START INPUT MATERIAL

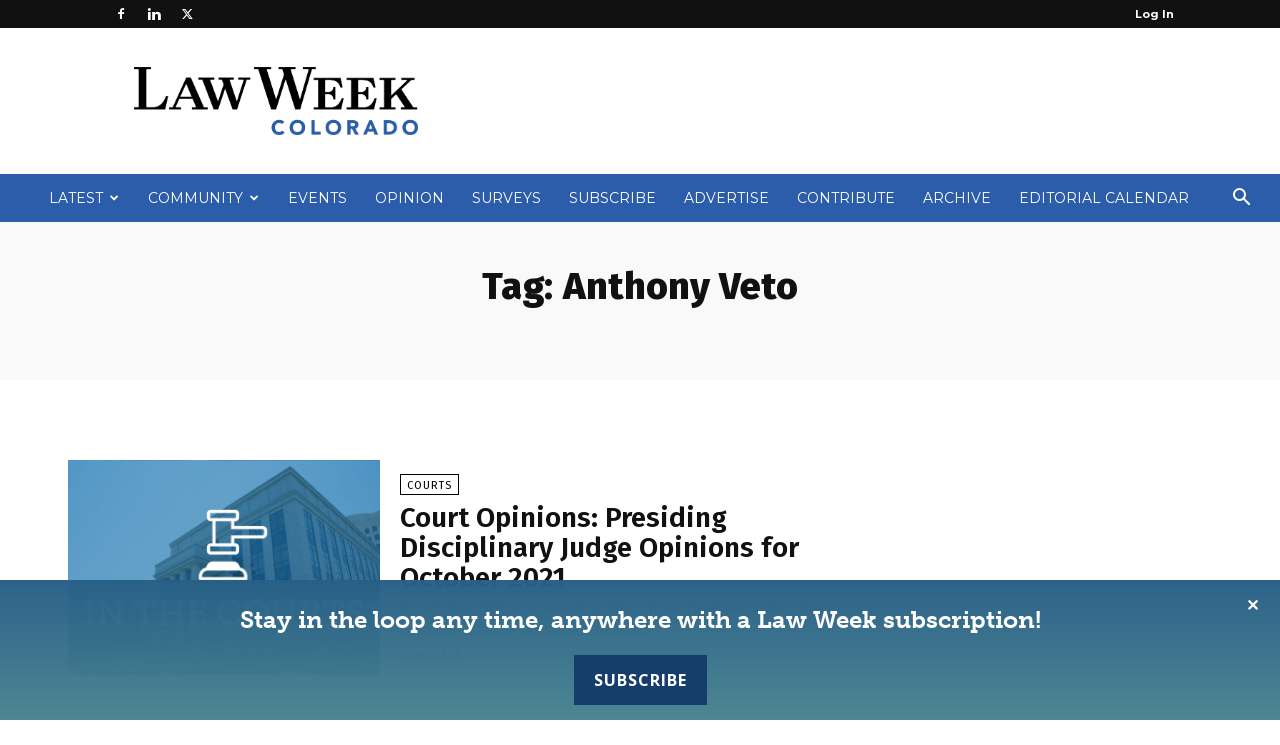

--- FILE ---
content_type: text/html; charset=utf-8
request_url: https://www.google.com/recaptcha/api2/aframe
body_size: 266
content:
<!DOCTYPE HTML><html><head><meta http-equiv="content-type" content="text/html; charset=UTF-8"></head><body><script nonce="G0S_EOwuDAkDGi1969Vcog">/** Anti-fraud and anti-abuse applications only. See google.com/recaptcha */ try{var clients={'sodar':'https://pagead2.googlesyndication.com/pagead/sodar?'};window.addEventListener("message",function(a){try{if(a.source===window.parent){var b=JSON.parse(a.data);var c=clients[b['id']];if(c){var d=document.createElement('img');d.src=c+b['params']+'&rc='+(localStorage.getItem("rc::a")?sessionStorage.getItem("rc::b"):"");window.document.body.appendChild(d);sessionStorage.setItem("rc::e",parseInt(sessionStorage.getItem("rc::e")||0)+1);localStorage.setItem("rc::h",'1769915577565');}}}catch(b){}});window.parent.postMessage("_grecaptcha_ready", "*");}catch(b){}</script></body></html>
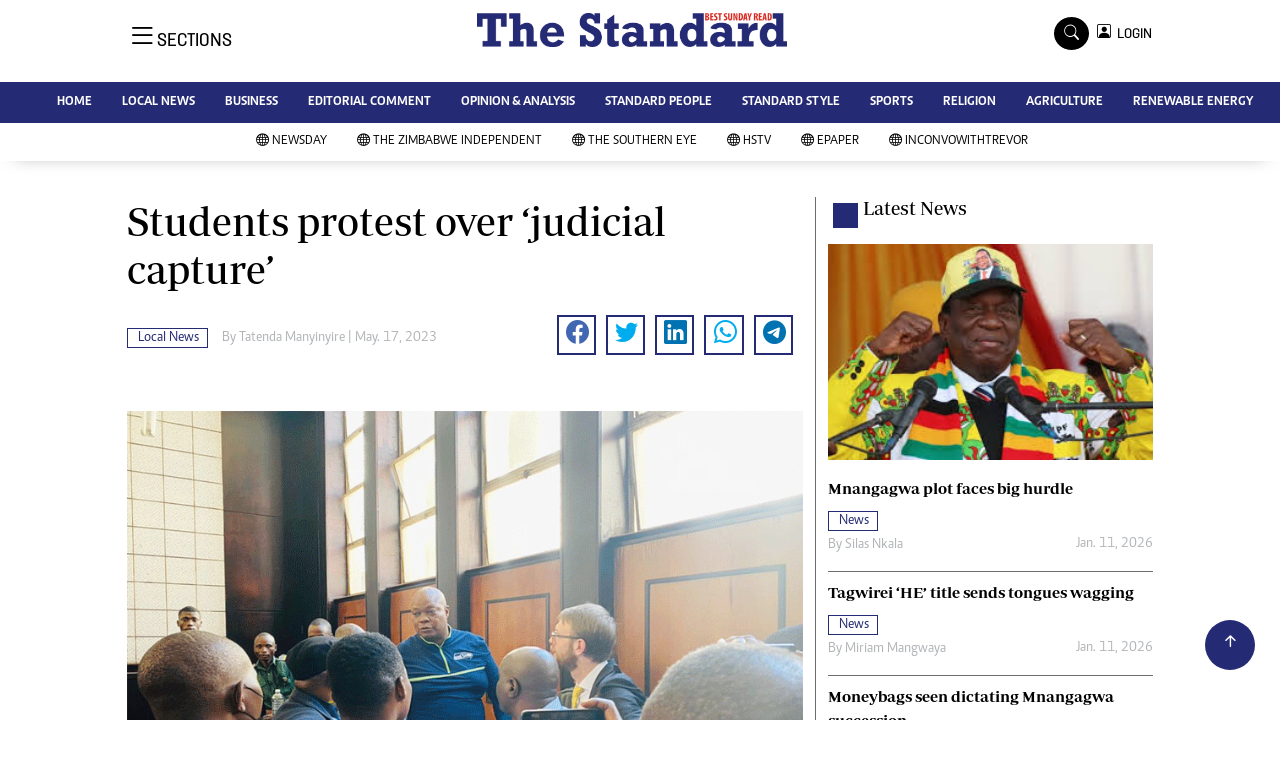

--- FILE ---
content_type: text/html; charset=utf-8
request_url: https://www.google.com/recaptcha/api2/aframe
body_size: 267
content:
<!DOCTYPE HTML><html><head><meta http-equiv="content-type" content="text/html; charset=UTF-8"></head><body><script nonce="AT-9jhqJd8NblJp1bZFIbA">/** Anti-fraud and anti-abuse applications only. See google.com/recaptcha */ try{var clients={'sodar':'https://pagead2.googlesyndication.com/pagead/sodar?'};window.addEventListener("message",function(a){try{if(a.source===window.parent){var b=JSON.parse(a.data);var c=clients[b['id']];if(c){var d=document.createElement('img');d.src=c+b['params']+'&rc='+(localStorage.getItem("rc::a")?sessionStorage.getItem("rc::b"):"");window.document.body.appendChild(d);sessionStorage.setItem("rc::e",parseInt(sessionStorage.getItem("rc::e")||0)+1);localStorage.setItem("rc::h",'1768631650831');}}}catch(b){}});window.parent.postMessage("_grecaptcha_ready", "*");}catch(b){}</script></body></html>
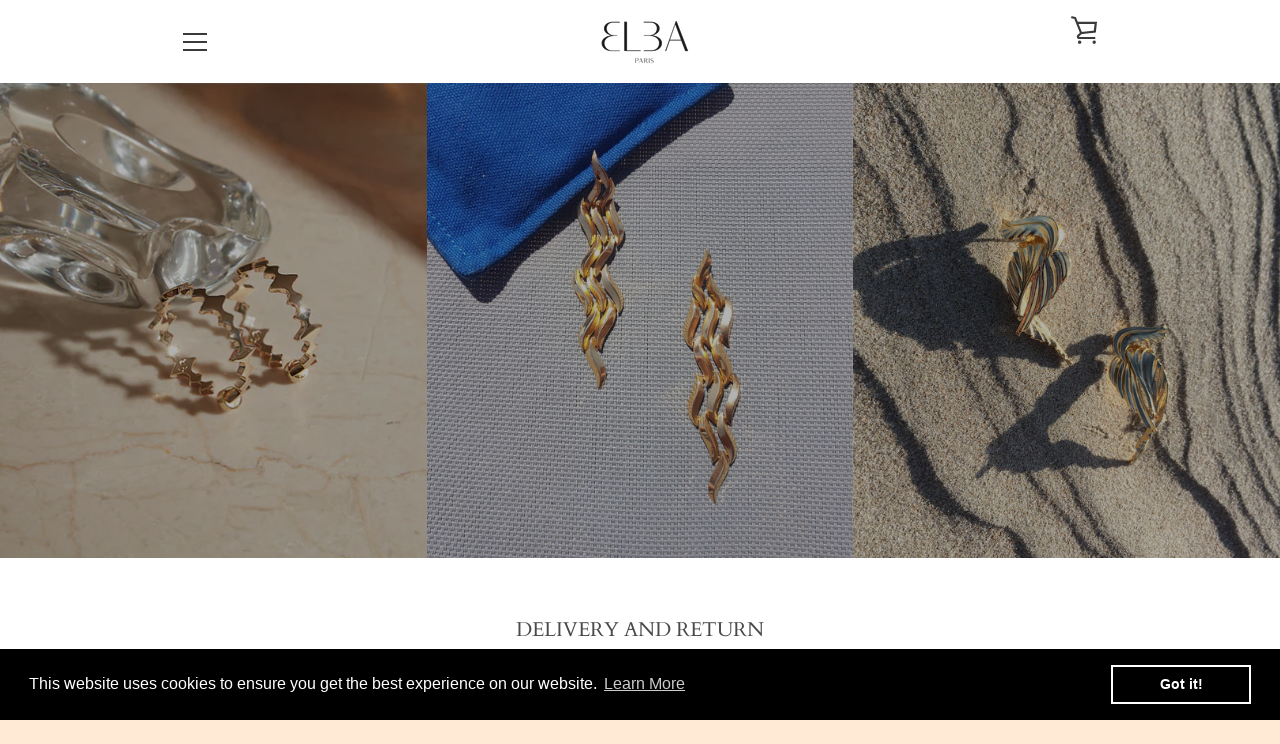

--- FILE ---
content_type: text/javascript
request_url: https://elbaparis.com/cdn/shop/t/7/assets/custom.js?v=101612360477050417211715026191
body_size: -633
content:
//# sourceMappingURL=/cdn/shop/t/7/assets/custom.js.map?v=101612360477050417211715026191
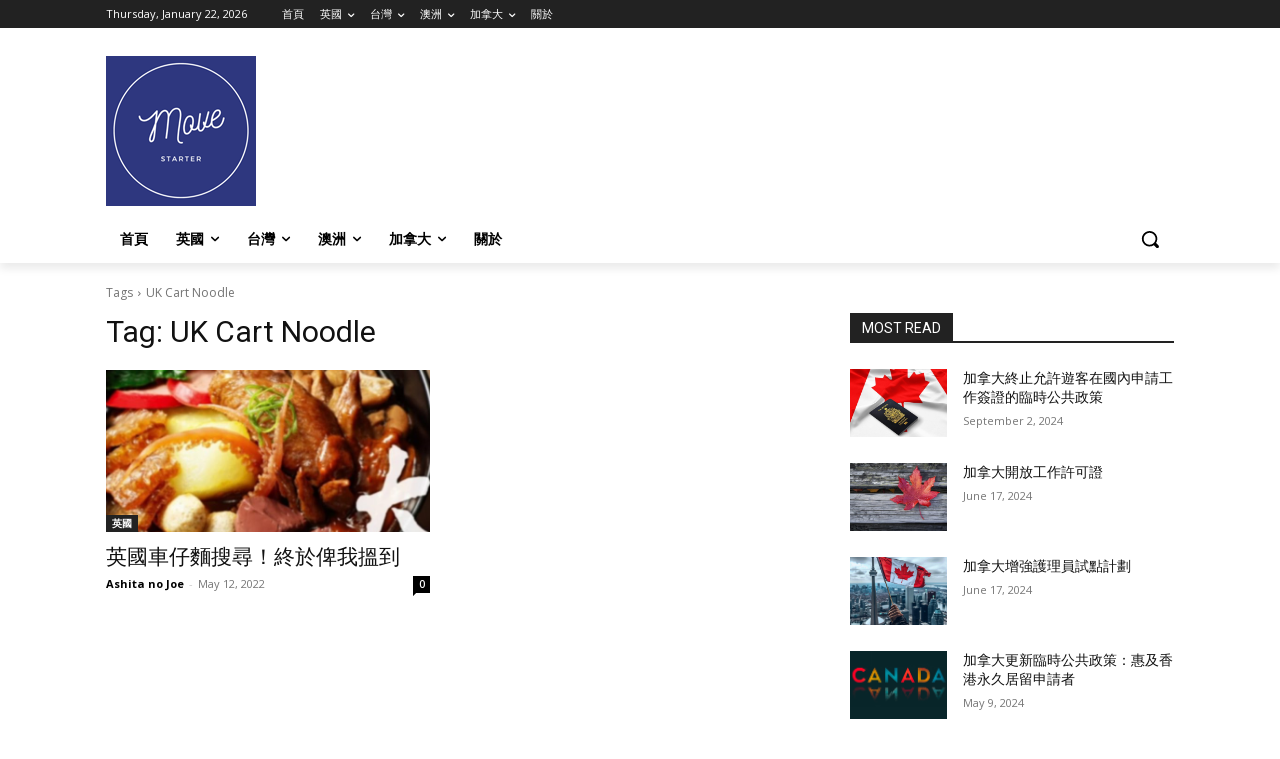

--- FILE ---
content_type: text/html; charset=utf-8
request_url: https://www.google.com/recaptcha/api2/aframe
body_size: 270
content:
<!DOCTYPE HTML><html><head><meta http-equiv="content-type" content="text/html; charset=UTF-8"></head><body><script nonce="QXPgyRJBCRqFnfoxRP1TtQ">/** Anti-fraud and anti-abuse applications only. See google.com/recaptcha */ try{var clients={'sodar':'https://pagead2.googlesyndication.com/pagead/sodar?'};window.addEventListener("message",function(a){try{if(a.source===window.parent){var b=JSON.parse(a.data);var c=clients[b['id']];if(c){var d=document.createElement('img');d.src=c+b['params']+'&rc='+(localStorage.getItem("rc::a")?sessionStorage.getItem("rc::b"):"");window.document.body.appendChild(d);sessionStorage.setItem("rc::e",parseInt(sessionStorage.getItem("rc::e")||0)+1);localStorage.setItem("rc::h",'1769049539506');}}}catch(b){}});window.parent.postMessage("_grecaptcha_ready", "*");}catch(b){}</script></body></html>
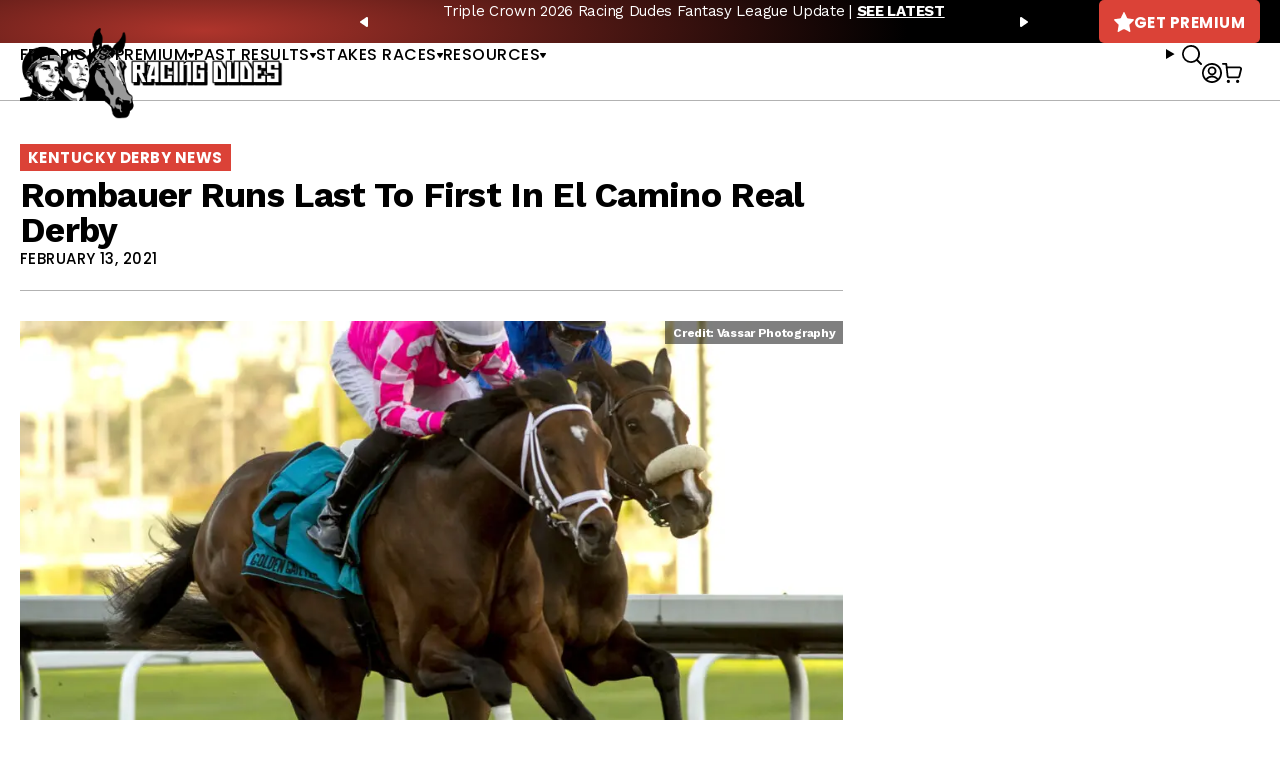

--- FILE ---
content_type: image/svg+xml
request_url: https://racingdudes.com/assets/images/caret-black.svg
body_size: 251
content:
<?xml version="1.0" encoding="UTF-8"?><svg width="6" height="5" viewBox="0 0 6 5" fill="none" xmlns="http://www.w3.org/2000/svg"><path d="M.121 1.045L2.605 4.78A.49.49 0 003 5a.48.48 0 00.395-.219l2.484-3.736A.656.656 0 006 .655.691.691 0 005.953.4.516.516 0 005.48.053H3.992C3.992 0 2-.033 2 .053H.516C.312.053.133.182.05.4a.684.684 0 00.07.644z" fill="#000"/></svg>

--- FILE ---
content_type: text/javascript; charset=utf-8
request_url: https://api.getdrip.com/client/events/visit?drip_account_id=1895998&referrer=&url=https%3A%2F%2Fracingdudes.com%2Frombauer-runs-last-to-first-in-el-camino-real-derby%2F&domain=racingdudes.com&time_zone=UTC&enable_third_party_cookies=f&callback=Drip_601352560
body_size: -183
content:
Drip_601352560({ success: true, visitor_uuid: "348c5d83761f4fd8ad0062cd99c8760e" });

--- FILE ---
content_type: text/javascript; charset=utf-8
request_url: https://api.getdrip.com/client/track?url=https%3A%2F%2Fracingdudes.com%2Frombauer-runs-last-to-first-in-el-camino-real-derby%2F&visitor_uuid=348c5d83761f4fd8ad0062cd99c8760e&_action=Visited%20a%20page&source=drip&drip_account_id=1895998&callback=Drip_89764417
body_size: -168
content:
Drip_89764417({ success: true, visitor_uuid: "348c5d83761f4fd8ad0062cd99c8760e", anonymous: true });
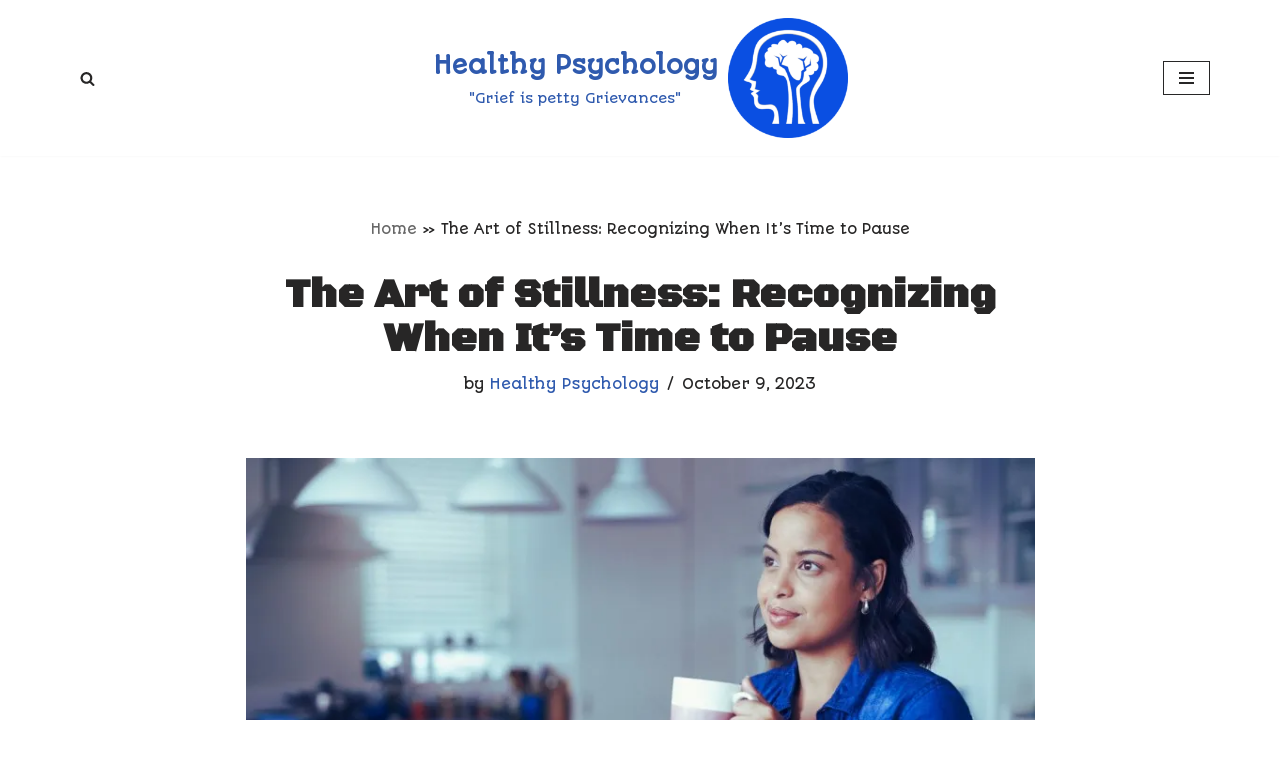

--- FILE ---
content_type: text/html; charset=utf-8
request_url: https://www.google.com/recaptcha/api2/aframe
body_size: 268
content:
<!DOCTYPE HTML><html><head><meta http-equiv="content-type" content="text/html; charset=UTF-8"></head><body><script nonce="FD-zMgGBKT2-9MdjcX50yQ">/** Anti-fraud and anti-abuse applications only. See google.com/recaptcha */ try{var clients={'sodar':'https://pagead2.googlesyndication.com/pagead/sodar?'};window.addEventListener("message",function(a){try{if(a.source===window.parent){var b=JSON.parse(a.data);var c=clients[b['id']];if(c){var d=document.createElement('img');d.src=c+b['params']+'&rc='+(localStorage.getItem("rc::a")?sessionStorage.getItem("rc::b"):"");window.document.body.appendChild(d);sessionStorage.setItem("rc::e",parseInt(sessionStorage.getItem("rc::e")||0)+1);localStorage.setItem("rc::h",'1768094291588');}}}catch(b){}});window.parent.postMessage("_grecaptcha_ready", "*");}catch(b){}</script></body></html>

END INPUT MATERIAL

## WORK REQUEST
When a line in the data contains the string "shop", copy that line.

## ANSWER TO THE EXERCISE
request_url: https://elbaparis.com/cdn/shop/t/7/assets/custom.js?v=101612360477050417211715026191
//# sourceMappingURL=/cdn/shop/t/7/assets/custom.js.map?v=101612360477050417211715026191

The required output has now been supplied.